Stored entries
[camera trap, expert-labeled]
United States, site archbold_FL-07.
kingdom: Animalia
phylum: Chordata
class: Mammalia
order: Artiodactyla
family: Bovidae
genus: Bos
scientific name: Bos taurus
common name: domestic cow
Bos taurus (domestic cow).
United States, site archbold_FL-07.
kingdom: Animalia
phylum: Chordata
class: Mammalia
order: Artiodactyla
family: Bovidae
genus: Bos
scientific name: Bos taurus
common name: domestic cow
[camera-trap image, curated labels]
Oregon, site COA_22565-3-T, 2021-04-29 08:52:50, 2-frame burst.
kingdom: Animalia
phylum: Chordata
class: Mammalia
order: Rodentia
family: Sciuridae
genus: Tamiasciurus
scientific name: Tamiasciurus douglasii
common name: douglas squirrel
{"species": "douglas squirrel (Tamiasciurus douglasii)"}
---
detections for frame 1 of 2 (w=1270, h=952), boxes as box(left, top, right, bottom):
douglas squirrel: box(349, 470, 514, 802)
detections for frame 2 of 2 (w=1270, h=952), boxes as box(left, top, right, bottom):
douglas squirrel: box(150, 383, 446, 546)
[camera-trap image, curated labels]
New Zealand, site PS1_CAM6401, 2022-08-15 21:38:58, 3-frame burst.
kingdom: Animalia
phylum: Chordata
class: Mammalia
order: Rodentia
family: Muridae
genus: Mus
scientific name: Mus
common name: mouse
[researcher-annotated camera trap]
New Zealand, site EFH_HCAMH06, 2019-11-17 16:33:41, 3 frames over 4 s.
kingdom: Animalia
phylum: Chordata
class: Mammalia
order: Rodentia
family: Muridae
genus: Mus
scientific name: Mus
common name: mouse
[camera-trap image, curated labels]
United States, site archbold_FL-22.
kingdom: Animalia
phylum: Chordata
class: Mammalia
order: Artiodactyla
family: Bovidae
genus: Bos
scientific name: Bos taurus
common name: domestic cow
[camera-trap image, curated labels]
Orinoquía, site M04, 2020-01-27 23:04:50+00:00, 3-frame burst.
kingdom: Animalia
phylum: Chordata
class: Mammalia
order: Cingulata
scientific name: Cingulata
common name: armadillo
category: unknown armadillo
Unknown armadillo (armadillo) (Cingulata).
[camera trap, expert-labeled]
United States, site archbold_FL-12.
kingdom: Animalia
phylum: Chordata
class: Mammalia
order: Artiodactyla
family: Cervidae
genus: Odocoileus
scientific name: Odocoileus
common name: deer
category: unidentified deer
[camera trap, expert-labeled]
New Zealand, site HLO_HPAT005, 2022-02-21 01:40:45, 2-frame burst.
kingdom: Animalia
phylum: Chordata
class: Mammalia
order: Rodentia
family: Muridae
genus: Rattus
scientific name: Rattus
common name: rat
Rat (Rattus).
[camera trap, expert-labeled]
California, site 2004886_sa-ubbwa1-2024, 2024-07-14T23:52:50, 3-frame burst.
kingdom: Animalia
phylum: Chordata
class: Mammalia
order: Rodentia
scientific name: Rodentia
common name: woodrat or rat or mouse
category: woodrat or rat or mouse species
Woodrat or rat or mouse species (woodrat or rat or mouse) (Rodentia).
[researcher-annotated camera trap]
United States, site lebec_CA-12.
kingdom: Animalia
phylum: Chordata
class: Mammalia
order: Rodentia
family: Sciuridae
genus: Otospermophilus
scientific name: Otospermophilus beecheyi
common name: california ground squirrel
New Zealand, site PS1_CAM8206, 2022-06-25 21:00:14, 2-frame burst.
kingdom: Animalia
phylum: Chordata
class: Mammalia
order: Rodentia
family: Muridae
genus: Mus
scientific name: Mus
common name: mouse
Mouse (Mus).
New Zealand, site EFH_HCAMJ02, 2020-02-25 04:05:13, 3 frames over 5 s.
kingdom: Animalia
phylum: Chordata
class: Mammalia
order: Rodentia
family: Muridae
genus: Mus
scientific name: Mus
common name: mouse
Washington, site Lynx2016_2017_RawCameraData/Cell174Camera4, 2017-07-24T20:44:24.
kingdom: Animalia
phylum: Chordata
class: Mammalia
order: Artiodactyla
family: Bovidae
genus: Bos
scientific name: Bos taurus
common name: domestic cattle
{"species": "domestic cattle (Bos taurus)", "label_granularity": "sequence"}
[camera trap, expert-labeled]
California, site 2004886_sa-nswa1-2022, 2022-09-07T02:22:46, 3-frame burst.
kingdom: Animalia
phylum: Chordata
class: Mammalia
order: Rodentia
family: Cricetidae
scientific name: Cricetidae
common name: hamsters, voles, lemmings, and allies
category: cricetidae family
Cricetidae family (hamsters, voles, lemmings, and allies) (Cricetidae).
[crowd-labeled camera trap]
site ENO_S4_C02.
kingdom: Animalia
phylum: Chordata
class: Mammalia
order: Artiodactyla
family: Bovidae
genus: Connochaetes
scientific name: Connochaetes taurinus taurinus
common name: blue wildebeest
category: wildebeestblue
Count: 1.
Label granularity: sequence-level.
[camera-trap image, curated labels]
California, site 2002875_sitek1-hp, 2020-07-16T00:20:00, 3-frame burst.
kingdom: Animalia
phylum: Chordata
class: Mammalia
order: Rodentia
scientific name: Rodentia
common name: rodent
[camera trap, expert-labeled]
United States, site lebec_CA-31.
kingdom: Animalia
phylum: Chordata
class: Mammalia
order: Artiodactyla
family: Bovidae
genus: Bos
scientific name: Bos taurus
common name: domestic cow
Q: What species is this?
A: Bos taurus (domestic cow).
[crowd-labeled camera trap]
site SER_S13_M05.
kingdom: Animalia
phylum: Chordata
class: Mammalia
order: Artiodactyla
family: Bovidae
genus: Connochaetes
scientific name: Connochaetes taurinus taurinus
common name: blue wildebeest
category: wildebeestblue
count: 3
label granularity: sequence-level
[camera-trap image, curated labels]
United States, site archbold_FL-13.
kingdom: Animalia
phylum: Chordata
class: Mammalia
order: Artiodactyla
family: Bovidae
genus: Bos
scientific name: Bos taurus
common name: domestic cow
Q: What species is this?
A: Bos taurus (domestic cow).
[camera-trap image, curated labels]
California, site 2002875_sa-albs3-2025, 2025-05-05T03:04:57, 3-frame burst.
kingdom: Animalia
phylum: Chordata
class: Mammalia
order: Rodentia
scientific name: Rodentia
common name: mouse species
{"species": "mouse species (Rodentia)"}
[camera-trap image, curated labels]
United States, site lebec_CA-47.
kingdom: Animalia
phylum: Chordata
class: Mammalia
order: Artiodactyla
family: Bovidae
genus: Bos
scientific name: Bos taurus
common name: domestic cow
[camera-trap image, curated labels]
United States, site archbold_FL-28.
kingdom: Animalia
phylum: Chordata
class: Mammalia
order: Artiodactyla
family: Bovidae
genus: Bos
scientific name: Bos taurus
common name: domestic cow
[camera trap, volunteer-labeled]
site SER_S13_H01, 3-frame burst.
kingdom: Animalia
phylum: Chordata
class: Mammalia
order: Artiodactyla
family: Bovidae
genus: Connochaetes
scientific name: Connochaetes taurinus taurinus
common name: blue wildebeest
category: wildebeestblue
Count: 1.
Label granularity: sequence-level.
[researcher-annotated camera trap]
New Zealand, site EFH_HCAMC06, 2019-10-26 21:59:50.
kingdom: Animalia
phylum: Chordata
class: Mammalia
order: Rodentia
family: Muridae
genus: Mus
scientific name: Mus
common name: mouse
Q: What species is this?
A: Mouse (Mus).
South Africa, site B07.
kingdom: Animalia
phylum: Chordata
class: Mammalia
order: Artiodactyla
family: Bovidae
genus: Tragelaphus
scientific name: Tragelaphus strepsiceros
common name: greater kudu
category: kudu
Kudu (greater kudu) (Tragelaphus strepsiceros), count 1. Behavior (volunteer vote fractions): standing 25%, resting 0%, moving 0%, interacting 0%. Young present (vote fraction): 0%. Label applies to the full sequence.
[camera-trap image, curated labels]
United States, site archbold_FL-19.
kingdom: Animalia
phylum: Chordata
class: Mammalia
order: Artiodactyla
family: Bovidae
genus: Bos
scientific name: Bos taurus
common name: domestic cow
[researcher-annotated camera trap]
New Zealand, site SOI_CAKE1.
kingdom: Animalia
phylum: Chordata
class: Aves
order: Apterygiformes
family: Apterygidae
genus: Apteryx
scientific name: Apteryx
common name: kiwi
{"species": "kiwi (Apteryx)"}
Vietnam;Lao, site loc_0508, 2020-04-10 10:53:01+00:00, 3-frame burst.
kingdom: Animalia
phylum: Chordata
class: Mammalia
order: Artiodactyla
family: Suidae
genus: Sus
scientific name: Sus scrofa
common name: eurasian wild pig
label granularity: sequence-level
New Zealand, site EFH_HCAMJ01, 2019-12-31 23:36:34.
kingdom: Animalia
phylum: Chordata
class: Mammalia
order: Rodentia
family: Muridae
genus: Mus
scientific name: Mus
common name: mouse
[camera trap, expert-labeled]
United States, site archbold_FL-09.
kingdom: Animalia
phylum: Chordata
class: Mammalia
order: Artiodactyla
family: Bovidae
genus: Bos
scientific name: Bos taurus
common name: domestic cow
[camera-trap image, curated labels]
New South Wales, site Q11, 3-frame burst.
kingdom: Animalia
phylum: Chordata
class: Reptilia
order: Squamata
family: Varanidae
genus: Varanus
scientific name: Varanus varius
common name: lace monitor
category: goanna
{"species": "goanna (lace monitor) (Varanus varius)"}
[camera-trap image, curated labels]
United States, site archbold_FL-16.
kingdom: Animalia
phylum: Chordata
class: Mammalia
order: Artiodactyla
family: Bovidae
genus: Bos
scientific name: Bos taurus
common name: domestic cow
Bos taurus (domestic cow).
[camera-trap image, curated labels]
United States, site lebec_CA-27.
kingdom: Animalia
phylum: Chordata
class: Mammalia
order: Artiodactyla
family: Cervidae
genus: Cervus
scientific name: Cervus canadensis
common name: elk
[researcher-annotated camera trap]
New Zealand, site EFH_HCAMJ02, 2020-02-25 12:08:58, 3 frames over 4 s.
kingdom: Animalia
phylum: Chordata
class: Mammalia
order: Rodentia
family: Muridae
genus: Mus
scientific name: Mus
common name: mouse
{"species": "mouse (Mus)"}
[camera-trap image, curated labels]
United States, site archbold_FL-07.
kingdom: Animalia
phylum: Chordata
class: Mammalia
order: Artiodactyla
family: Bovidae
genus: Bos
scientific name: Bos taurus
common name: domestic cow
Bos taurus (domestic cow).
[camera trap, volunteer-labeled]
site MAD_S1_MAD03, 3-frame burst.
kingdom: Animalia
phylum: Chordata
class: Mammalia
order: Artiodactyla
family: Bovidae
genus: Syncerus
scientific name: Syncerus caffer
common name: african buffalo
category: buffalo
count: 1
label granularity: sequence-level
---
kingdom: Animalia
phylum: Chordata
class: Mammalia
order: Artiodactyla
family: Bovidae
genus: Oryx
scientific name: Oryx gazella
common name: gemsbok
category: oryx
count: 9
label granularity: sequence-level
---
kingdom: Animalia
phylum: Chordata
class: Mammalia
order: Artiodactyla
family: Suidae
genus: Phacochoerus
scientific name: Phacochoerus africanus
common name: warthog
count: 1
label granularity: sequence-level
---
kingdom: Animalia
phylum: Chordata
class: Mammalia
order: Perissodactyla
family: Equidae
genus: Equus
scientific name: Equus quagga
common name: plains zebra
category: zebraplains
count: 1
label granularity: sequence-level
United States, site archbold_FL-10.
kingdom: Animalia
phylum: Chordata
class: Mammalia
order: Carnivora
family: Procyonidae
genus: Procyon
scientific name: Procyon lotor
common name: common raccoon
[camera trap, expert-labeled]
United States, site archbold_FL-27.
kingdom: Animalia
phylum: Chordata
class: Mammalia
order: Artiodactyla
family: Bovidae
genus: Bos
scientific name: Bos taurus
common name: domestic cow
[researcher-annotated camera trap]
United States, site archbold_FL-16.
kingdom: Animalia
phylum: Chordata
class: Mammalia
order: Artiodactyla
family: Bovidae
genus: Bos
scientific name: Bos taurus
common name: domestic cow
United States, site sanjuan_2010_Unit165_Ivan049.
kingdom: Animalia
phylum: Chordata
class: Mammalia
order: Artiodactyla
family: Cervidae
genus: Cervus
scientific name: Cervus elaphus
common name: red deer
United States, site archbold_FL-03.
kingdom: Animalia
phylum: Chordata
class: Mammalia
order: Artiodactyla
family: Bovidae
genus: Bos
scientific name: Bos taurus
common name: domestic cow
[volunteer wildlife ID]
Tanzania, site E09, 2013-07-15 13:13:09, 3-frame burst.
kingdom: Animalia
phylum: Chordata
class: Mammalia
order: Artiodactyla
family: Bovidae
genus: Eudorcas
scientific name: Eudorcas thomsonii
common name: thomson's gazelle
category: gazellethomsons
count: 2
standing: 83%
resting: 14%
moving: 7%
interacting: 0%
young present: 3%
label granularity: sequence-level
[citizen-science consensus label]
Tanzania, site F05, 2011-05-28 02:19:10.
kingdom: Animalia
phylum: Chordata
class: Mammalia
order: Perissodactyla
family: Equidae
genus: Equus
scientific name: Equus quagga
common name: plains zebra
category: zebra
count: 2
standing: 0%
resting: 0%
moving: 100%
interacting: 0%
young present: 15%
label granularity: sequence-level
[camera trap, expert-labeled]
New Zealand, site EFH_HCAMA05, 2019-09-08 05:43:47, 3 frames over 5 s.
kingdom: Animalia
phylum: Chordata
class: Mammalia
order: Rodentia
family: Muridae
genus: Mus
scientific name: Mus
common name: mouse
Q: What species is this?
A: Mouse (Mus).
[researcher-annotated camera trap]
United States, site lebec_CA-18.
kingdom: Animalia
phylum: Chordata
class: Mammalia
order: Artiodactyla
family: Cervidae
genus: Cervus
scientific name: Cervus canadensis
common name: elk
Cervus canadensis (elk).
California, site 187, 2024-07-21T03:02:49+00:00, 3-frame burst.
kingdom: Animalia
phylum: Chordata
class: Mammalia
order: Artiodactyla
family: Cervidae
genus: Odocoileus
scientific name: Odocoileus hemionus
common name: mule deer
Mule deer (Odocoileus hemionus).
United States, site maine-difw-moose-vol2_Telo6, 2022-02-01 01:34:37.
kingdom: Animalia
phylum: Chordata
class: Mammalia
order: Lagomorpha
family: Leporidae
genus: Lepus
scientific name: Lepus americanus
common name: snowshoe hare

* Task to complete *
Using the entries above, tally how many lines have the word "cattle" in them; write the number and nothing more.

* Your response *
2